History

England
- Name: Mary Rose
- Ordered: 3 February 1623
- Builder: Deptford Dockyard
- Launched: 1623
- Commissioned: August 1624
- Fate: Wrecked in a storm March 1650

General characteristics
- Class & type: 24-gun ship
- Tons burthen: 288.6/384.8 tons bm
- Length: 83 ft 0 in (25.3 m) keel
- Beam: 26 ft 9 in (8.2 m)
- Depth of hold: 13 ft 0 in (4.0 m)
- Propulsion: Sail
- Sail plan: ship-rigged
- Complement: 120 (1624)
- Armament: in 1624; 24 guns:; 8 × demi-culverins; 10 × sakers; 2 × falcons; 4 × minions;

= English ship Mary Rose (1623) =

English Royal Navy ship (1623)

Mary Rose was a 24-gun ship in the service of the English Navy Royal. After commissioning she mainly served in Home waters. With the outbreak of the English Civil War in 1642 she was in the service of the Parliamentary forces, and became part of the Commonwealth of England's Navy in 1649. She served until wrecked off Flanders in March 1650.

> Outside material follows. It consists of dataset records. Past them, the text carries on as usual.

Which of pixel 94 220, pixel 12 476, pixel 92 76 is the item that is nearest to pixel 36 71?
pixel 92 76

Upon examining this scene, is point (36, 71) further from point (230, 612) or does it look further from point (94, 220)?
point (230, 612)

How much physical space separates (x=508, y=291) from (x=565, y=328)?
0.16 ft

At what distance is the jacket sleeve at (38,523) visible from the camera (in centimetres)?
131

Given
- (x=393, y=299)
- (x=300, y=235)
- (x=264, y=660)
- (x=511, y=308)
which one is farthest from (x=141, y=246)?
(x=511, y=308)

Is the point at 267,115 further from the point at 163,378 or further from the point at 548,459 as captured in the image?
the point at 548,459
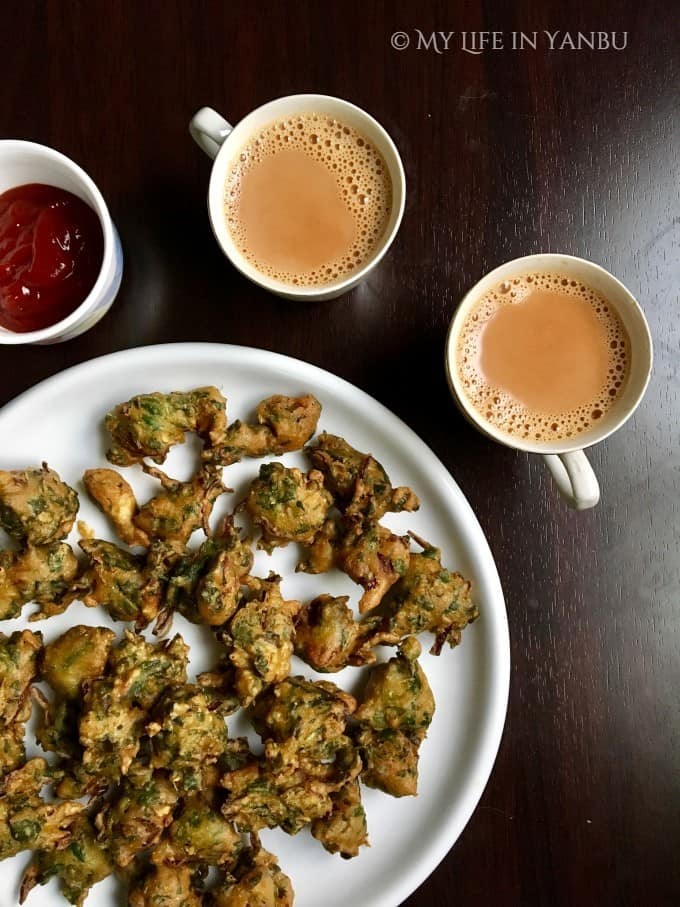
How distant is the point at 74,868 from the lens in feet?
4.32

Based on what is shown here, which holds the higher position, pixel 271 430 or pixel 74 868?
pixel 271 430

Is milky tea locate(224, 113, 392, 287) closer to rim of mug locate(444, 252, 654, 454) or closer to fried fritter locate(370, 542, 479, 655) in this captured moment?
rim of mug locate(444, 252, 654, 454)

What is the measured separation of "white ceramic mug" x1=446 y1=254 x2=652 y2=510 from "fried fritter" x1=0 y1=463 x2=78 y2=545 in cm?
64

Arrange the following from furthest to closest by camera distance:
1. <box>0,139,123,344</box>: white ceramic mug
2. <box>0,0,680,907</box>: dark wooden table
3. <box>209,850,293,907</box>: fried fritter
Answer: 1. <box>0,0,680,907</box>: dark wooden table
2. <box>209,850,293,907</box>: fried fritter
3. <box>0,139,123,344</box>: white ceramic mug

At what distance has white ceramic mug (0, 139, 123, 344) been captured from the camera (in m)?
1.21

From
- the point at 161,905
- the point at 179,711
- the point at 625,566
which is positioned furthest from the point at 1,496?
the point at 625,566

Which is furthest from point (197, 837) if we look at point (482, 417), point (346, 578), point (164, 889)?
point (482, 417)

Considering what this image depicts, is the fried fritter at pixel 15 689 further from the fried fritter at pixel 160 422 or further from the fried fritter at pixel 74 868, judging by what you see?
the fried fritter at pixel 160 422

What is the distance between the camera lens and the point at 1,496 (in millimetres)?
1262

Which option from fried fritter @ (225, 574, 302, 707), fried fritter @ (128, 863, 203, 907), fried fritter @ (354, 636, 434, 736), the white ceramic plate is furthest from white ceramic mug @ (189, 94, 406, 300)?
fried fritter @ (128, 863, 203, 907)

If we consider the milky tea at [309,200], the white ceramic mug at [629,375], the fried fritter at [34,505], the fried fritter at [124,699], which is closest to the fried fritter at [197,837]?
the fried fritter at [124,699]

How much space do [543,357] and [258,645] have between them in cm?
64

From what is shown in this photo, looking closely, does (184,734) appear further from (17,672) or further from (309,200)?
(309,200)

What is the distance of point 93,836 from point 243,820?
0.25 metres
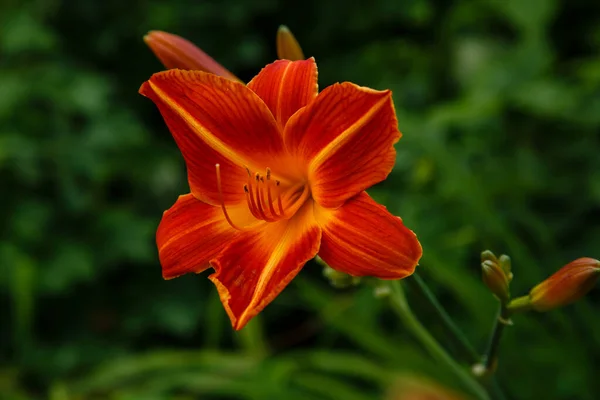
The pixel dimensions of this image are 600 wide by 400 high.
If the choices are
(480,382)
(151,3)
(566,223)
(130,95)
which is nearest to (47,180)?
(130,95)

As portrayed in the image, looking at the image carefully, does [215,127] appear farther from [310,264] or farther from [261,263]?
[310,264]

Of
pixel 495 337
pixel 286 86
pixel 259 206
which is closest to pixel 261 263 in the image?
pixel 259 206

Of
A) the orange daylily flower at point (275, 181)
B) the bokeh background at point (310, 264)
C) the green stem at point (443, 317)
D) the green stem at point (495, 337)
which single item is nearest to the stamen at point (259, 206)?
the orange daylily flower at point (275, 181)

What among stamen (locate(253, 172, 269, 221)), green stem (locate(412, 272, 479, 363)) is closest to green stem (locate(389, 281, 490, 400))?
green stem (locate(412, 272, 479, 363))

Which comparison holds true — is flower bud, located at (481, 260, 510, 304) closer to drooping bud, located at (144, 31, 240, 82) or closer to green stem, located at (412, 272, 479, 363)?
green stem, located at (412, 272, 479, 363)

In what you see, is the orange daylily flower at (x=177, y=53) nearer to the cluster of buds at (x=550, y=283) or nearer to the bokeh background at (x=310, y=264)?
the cluster of buds at (x=550, y=283)
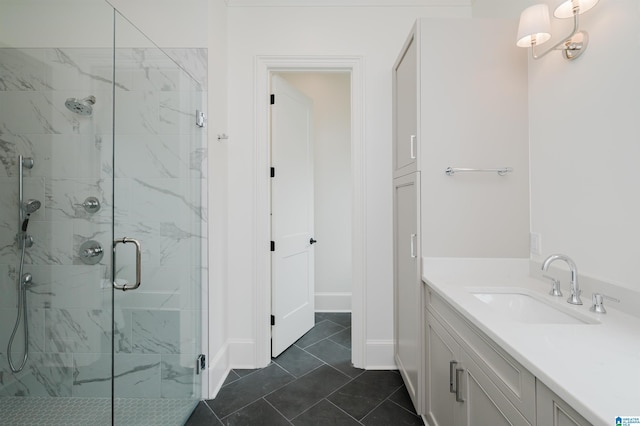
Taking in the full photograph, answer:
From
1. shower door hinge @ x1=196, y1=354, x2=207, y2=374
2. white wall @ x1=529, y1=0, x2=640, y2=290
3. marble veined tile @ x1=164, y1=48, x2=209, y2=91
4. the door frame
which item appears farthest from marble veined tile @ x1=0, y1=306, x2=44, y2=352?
white wall @ x1=529, y1=0, x2=640, y2=290

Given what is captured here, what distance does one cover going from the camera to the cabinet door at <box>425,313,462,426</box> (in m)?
1.26

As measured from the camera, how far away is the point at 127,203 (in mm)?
1488

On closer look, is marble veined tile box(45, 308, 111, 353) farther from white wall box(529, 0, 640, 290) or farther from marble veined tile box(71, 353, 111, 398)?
white wall box(529, 0, 640, 290)

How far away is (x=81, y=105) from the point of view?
146 cm

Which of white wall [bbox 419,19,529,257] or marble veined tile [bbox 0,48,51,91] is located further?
white wall [bbox 419,19,529,257]

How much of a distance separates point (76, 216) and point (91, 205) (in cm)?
9

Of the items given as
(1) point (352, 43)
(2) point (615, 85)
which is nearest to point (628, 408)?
(2) point (615, 85)

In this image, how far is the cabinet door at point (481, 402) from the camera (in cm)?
87

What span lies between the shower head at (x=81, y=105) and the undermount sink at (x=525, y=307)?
2.04 meters

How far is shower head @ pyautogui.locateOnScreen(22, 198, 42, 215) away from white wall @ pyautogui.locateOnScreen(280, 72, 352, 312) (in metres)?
2.45

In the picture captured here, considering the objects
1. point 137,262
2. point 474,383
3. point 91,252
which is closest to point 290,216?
point 137,262

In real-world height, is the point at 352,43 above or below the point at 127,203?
above

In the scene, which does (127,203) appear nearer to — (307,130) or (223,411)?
(223,411)

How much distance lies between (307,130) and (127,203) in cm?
181
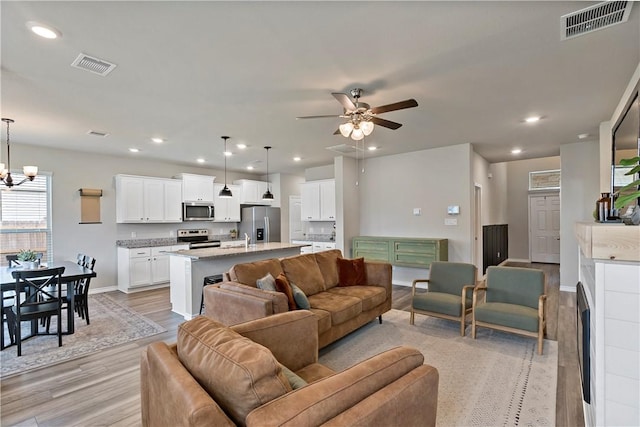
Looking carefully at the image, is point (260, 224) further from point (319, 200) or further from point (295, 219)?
point (319, 200)

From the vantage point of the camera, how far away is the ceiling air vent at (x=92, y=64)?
2500mm

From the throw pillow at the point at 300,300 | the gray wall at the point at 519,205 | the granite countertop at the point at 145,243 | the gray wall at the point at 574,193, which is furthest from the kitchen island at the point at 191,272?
the gray wall at the point at 519,205

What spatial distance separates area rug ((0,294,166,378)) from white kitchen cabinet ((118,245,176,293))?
3.88 ft

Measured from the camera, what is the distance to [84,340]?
361 cm

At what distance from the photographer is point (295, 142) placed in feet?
17.7

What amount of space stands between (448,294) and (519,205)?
7.16 metres

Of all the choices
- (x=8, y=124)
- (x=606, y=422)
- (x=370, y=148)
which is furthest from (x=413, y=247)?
(x=8, y=124)

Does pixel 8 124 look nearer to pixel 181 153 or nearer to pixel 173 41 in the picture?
pixel 181 153

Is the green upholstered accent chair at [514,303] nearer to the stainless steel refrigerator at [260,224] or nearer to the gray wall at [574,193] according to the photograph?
the gray wall at [574,193]

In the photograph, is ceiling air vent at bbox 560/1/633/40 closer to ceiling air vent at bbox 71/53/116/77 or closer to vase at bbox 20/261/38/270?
ceiling air vent at bbox 71/53/116/77

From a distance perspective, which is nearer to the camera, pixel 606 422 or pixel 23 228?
pixel 606 422

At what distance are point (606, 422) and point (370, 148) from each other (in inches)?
203

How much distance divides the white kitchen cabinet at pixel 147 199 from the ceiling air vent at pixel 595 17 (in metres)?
6.93

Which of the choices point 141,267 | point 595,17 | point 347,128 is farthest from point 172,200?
point 595,17
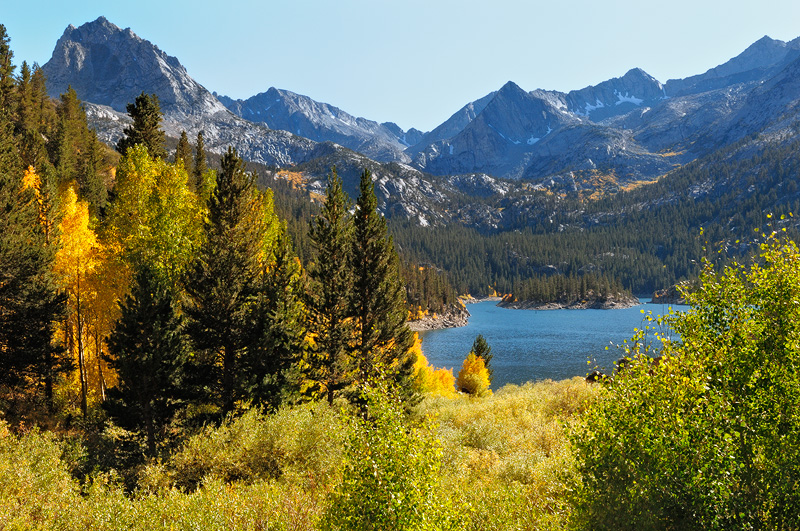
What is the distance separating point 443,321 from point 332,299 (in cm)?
14486

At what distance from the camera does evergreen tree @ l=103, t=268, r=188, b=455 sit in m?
24.2

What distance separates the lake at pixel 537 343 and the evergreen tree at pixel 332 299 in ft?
134

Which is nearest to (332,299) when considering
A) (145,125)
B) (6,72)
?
(145,125)

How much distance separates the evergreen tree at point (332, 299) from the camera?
31.8 metres

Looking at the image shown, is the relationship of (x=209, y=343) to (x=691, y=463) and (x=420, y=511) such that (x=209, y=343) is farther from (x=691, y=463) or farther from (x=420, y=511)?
(x=691, y=463)

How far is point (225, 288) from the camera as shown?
1084 inches

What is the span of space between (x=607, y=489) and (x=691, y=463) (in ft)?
7.20

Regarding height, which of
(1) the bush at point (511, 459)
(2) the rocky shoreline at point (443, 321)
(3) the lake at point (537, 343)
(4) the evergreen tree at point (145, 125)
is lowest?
(3) the lake at point (537, 343)

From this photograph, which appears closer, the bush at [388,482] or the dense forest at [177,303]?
the bush at [388,482]

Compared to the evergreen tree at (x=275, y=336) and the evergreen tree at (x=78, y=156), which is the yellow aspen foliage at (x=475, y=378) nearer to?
the evergreen tree at (x=275, y=336)

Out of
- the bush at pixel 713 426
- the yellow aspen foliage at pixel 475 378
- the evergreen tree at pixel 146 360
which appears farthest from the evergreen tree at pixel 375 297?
the yellow aspen foliage at pixel 475 378

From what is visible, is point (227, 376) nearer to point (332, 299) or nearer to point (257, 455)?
point (257, 455)

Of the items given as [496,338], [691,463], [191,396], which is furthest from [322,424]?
[496,338]

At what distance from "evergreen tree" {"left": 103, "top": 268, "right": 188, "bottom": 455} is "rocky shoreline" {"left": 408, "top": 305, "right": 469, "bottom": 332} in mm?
135009
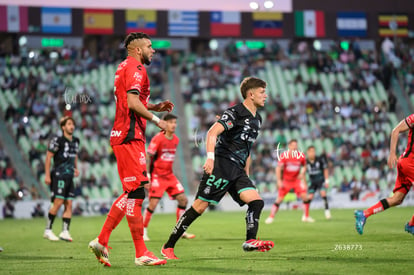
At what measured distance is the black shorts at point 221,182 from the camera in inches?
363

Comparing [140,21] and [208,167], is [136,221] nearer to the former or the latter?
[208,167]

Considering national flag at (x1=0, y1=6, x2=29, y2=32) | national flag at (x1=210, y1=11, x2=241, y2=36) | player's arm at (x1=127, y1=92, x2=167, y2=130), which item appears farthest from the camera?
national flag at (x1=210, y1=11, x2=241, y2=36)

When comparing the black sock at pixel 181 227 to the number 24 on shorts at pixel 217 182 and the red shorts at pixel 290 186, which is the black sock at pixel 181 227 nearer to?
the number 24 on shorts at pixel 217 182

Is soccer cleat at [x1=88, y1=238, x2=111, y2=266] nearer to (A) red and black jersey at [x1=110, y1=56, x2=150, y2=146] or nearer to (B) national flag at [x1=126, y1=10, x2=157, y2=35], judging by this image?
(A) red and black jersey at [x1=110, y1=56, x2=150, y2=146]

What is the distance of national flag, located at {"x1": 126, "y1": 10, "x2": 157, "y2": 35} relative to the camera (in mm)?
40406

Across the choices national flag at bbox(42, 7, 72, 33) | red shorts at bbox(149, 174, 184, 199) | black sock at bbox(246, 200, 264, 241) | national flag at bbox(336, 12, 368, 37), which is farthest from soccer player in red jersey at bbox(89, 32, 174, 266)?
A: national flag at bbox(336, 12, 368, 37)

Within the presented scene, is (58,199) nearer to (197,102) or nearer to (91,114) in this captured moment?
(91,114)

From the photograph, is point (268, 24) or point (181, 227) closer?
point (181, 227)

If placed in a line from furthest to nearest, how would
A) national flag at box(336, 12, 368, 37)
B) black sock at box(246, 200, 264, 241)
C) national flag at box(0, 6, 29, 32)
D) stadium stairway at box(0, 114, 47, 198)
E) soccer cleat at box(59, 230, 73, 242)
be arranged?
national flag at box(336, 12, 368, 37), national flag at box(0, 6, 29, 32), stadium stairway at box(0, 114, 47, 198), soccer cleat at box(59, 230, 73, 242), black sock at box(246, 200, 264, 241)

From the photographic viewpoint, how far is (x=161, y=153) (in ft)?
48.0

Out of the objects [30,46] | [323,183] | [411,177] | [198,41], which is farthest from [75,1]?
[411,177]

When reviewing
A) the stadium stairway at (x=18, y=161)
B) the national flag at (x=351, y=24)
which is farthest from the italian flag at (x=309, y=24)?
the stadium stairway at (x=18, y=161)

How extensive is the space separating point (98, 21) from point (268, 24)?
10984 millimetres

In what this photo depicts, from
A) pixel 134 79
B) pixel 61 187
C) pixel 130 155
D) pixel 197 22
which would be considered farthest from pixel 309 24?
pixel 130 155
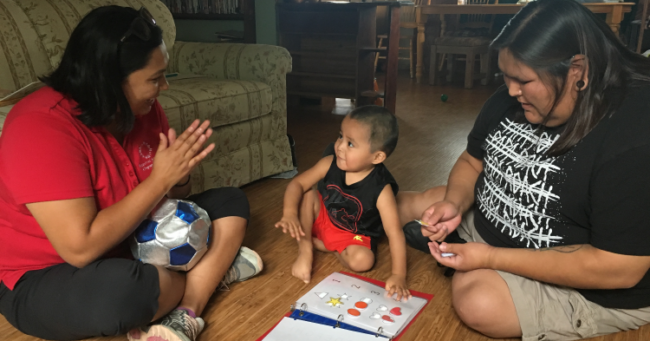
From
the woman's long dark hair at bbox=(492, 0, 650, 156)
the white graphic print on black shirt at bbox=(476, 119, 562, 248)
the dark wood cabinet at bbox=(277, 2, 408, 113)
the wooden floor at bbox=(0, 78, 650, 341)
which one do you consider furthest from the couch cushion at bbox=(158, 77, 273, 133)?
the dark wood cabinet at bbox=(277, 2, 408, 113)

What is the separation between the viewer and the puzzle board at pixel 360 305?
132 cm

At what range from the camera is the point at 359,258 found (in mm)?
1604

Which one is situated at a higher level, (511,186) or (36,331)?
(511,186)

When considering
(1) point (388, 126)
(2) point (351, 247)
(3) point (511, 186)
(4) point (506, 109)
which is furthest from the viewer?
(2) point (351, 247)

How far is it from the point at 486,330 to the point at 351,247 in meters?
0.50

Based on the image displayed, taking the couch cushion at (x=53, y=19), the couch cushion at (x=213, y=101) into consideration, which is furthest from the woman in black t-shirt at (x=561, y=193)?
the couch cushion at (x=53, y=19)

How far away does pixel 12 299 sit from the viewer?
1.16 meters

Mary Rose was the third vessel in the English Navy Royal to be given this name, since it was first used for a ship built at Portsmouth in 1509, which was rebuilt in 1536 and capsized during an engagement with the French off the Isle of Wight on 19 July 1545; its second use was for a ship built in 1556 or 1557, which was rebuilt in 1589 and lasted until condemned in 1618.

==Construction and specifications==
She was built at Deptford Dockyard, designed and constructed by Master Shipwright William Burrell. She was the smallest and last of the ten ships built by Burrell as a result of the 1618 Jacobbean Commission of Enquiry, and took the name of the previous great ship of that name condemned in 1618 and expended as a wharf at Chatham. She was ordered on 3 February 1623, launched the same year and commissioned in August 1624. Her dimensions were 83 ft 0 in for keel with a breadth of 26 ft 9 in and a depth in hold of 13 ft 0 in. Her tonnage was 288.6 tons (tons and tonnage 384.8 tons); under the new rules for calculating burthen tonnage introduced about 1652, she would have been calculated at 31586/94 tons.

Her gun armament in 1624 was 24 guns consisting of eight demi-culverins, ten sakers, four minions and two falcons, plus two fowlers not included in the count of guns. Her manning was around 120 officers and men in 1624.

==Commissioned service==
===Service in the Navy Royal===
The Mary Rose was sent to Spain to collect jewels returned to the English ambassador in July 1624. The ship was threatened by a storm during the return voyage. In August 1624, under the command of Captain Thomas Wilbraham, she scoured the coasts of pirates from Dungeness to Portland. In 1625 she was in Sir Edward Cecil's fleet for the Cadiz expedition. In 1627 Captain Francis Sydenham took over for the expedition to La Rochelle in 1628. In 1635 she had Captain George Carteret as her commander followed by Captain Kenelm Digny for service with Lindsey's Fleet in the English Channel. Captain Jeremy Brett was in command when with the Dutch Fleet in 1636. In 1637 Captain Lewis Kirke was in command followed by Captain Thomas Trenchfield. In 1639 Captain Thomas Price had the command followed by Captain Richard Swanley. In 1642 Captain Robert Fox had command but was dismissed (at the start of the English Civil War).

===Service in the English Civil War===
Later in 1642 she was with the Parliamentary Naval Force under the command of Captain Henry Bethell. In 1643 Captain Richard Blythe took command then Captain William Somaster in 1644 and finally Captain Phineas Pett during 1645 to 1647. Later in 1647 the Mary Rose was under Captain Thomas Harrison, sailing with Warwick's fleet in September 1648. In 1649 she was under Captain Francis Penrose.

==Disposition==
Mary Rose was wrecked off the Flanders coast in March 1650 while under attack, possibly run ashore while under attack by two hostile ships.